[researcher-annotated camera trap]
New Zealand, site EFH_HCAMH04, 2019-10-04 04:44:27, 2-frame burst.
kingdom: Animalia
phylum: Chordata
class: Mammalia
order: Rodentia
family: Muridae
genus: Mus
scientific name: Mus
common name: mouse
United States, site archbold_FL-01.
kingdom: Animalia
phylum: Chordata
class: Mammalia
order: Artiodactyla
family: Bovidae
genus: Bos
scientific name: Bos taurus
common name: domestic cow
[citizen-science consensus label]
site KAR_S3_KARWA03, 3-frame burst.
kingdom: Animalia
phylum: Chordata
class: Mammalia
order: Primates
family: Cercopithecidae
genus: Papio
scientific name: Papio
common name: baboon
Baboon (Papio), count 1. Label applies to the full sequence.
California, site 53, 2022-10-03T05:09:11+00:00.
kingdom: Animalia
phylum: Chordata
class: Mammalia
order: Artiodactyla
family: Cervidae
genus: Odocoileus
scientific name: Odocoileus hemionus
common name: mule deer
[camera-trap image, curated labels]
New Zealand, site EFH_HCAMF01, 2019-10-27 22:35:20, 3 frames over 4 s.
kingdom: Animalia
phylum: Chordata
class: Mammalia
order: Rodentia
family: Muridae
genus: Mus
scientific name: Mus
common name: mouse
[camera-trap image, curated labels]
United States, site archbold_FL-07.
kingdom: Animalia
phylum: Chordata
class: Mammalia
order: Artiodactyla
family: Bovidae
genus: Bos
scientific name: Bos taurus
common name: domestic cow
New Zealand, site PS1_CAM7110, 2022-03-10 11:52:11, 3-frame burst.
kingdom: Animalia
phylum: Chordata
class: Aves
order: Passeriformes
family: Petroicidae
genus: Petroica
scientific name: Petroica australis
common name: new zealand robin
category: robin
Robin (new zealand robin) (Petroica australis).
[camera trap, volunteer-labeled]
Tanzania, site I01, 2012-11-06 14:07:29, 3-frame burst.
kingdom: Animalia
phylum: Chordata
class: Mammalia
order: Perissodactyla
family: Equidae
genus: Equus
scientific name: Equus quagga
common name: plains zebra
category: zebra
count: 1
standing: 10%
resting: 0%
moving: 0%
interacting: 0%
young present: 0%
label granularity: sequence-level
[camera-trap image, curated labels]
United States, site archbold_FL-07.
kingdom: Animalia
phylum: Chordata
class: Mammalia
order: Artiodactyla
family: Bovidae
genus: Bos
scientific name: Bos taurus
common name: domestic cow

▶ [WHAT YOU ARE ASKED TO DO]: Go through the listing above and work out how many lines contain the string "site". Reply with the number alone.

▶ [OUTPUT FOR THIS TASK]: 9